SUPPLIED PASSAGE »
Time to revive our ‘Silicon Savannah’
Once again, Kenya has been recognised for its innovation following the creation of a mobile app that seeks to reignite hope in the global war against female genital mutilation (FGM).
Five students of Kisumu Girls High School came up with I-cut, a mobile application that helps girls and women at the risk of FGM, and also victims, to report the matter to the authorities for rescue and medical treatment at the touch of a panic button.
Whether it is clitoridectomy, excision or infibulation, FGM is a global hindrance in the development of social life, especially for girls and women, since it adversely affects their mental and bodily health.
As the winners of the Daily Trust’s 2018 African of the Year award, these girls will be feted in Abuja, Nigeria, in January and awarded Sh2.5 million in cash.
The Health, Education and ICT ministries should be on the frontline of nurturing such brainy students to continue making technological inventions to solve the society’s problems.
Kenyan youth are endowed with smart brains and appreciate the challenges they face, serving as a motivation to create efficient sustainable technologies such as M-Pesa, My Dawa, M-Farm, Africa Travel Guide and Pesa Link. But they lack support and have to struggle to make useful apps.
While technology hubs such as iHub, Akirachix, NaiLab, GrowthHub, Pawa254 Hub and FabLab have done a lot to brand the country as a top technological revolution centre in Africa, lack of government appreciation has been evident.
Let the national and county governments set up at least one innovation and research centre for science and technology in every county with a national coordination hub to tap into the pool of talent and high Internet speed in our country.
We can take a leaf from the United States, which set aside a region — California — for technological advancements, discoveries and inventions.
Innovations in the Silicon Valley birthed global companies such as Alphabet, Facebook, Twitter, LinkedIn, Uber, Apple, Adobe Systems, Cisco, HP, Netflix, Oracle, Tesla and Intel.

EXERCISE DIRECTIONS » In the article on reviving Kenya's "Silicon Savannah," shorten the paragraph that begins "Kenyan youth are endowed with smart brains" while keeping its main facts.

DATA »
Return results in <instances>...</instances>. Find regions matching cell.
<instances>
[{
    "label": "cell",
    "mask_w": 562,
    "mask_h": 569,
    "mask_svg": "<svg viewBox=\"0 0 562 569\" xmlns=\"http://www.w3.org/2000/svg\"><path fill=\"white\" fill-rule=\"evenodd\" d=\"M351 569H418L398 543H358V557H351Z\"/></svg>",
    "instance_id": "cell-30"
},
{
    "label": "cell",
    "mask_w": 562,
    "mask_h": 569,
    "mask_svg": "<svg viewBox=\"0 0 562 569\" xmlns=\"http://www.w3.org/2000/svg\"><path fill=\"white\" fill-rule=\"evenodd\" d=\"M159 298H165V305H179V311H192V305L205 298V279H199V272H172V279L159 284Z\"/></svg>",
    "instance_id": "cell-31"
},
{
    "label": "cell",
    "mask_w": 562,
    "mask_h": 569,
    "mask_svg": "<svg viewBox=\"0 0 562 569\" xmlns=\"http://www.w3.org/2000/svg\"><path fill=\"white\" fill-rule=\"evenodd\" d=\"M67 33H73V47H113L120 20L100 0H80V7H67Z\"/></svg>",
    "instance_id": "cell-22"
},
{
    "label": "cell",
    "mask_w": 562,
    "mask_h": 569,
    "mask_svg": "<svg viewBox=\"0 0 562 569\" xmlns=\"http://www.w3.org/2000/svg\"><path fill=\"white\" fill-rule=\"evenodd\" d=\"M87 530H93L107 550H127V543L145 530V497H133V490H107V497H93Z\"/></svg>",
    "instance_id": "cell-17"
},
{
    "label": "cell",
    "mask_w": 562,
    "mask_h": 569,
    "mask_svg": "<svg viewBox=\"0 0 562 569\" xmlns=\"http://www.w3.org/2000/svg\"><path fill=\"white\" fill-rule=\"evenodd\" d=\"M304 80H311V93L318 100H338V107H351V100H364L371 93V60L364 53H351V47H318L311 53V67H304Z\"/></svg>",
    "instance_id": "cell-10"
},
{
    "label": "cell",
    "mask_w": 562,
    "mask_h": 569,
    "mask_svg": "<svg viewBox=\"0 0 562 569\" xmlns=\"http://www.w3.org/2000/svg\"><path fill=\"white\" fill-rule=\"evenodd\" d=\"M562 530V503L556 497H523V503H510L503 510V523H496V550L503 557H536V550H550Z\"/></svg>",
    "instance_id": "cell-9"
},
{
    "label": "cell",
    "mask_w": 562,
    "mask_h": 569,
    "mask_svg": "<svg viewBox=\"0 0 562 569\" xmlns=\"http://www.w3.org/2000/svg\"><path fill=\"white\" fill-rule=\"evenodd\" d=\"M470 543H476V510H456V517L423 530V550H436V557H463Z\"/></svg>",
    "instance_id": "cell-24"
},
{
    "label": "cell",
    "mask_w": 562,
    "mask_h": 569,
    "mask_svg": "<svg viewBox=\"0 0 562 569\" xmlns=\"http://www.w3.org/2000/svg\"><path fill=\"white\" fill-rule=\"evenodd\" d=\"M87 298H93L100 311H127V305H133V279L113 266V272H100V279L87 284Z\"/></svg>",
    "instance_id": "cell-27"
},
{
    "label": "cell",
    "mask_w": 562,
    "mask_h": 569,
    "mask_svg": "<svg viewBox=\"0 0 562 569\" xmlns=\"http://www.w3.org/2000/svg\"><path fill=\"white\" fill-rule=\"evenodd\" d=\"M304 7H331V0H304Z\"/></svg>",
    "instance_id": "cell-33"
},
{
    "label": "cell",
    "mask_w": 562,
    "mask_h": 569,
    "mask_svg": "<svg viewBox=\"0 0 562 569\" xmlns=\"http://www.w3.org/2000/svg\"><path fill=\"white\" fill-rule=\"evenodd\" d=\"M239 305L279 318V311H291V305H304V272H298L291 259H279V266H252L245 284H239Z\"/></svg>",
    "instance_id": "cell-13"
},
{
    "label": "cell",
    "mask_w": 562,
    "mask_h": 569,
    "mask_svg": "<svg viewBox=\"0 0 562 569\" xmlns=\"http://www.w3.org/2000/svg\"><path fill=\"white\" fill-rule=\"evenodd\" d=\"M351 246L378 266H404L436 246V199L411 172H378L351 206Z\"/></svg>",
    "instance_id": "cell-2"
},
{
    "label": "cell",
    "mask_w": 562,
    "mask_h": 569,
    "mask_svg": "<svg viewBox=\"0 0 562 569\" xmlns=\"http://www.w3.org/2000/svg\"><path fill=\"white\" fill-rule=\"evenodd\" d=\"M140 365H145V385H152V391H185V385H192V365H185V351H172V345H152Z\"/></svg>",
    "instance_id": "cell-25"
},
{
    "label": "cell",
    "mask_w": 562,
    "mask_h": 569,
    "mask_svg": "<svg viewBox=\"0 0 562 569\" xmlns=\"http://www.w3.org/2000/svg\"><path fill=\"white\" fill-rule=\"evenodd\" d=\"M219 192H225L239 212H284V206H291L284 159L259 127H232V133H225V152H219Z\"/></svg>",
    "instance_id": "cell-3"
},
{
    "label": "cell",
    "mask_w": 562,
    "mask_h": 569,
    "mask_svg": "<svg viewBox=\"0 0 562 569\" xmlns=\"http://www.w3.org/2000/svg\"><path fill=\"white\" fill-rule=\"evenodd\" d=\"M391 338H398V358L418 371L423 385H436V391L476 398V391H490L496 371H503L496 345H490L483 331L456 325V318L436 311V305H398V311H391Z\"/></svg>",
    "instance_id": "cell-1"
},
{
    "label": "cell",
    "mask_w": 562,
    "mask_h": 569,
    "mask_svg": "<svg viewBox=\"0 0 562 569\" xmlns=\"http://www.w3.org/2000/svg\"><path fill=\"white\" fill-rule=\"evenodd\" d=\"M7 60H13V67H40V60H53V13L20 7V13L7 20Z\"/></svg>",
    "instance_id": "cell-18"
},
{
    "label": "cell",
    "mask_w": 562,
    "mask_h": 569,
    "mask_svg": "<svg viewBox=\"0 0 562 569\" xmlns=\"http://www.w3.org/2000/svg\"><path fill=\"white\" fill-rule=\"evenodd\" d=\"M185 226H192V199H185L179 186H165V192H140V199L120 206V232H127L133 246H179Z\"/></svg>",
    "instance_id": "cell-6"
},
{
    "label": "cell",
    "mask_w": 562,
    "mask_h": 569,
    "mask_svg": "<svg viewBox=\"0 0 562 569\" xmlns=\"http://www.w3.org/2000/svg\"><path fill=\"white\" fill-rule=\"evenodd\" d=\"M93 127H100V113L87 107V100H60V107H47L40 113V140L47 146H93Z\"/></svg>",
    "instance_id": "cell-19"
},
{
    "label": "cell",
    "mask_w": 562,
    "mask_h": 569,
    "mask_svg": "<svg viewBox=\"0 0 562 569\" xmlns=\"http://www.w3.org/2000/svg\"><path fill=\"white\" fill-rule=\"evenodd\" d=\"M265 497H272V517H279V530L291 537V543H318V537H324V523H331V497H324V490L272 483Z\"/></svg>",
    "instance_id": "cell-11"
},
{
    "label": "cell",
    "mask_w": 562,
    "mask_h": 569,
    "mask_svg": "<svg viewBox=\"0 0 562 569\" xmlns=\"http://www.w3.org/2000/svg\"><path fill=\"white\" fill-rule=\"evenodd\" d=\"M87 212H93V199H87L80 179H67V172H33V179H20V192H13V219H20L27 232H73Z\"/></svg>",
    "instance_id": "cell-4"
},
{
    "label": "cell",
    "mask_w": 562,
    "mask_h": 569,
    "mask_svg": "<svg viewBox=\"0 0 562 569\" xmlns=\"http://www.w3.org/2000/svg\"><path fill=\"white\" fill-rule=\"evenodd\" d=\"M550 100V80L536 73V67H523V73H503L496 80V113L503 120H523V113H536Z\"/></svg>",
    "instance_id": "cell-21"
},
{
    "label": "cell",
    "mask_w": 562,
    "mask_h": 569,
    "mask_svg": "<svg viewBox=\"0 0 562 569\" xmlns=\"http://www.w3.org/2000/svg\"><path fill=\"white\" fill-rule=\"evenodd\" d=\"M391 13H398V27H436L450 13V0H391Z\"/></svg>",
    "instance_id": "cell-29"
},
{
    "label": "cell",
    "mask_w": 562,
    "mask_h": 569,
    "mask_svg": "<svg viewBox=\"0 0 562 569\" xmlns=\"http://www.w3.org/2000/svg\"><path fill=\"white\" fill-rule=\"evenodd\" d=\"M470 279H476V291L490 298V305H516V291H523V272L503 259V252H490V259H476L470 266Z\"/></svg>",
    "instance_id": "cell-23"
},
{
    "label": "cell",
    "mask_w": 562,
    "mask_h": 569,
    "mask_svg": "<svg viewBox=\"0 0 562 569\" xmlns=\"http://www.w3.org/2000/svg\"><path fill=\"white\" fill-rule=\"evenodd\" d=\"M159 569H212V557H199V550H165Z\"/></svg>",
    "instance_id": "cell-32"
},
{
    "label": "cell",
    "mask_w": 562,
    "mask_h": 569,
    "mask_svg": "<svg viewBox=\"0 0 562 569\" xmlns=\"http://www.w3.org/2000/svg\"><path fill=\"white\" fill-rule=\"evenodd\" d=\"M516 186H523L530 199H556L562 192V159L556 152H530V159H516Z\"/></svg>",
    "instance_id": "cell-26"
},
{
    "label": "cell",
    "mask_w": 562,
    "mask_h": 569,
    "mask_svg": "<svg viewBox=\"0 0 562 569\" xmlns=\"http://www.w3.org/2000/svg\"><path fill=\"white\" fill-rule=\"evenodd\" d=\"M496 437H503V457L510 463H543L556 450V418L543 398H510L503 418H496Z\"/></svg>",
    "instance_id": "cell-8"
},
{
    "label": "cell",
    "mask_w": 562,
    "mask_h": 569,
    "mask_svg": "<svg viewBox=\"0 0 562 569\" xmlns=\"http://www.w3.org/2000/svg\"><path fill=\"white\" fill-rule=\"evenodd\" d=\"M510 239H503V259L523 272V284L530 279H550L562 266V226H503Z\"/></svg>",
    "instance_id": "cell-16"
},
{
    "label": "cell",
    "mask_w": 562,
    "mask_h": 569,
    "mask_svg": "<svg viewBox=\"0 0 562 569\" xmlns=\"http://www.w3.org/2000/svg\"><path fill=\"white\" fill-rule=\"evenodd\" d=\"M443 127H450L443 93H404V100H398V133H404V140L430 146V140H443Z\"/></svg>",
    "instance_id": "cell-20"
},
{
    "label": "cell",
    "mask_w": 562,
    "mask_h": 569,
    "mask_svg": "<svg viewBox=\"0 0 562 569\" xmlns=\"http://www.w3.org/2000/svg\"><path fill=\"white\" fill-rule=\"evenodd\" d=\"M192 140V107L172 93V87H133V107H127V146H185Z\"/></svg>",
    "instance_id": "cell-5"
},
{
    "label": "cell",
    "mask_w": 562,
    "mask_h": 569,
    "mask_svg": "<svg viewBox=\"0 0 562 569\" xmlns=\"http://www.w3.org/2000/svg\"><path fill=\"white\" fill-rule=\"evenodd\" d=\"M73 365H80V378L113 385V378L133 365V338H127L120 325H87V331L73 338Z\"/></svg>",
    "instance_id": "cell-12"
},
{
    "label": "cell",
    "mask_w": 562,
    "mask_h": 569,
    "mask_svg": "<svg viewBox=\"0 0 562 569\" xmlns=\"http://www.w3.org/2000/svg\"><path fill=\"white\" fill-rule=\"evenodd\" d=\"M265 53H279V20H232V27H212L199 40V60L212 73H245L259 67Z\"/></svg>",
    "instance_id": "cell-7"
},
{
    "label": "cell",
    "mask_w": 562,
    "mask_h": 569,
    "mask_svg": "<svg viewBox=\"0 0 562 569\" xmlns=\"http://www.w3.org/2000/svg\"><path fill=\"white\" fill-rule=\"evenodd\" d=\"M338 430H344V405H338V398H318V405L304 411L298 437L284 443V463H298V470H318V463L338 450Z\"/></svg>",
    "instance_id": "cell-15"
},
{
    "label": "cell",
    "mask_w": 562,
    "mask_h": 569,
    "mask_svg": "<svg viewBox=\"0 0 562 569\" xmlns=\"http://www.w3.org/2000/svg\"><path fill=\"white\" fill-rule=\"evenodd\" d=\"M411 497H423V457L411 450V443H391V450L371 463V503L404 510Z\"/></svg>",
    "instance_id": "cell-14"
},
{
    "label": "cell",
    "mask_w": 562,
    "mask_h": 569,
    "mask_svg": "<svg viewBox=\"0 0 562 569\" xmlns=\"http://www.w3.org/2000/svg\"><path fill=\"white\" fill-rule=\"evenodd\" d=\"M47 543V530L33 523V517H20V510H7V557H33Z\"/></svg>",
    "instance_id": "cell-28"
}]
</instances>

YOUR SOLUTION » Kenyan youth are smart and understand their challenges, which motivates them to build efficient, sustainable technologies like M-Pesa, My Dawa, M-Farm, Africa Travel Guide and Pesa Link. However, they lack support and struggle to make useful apps.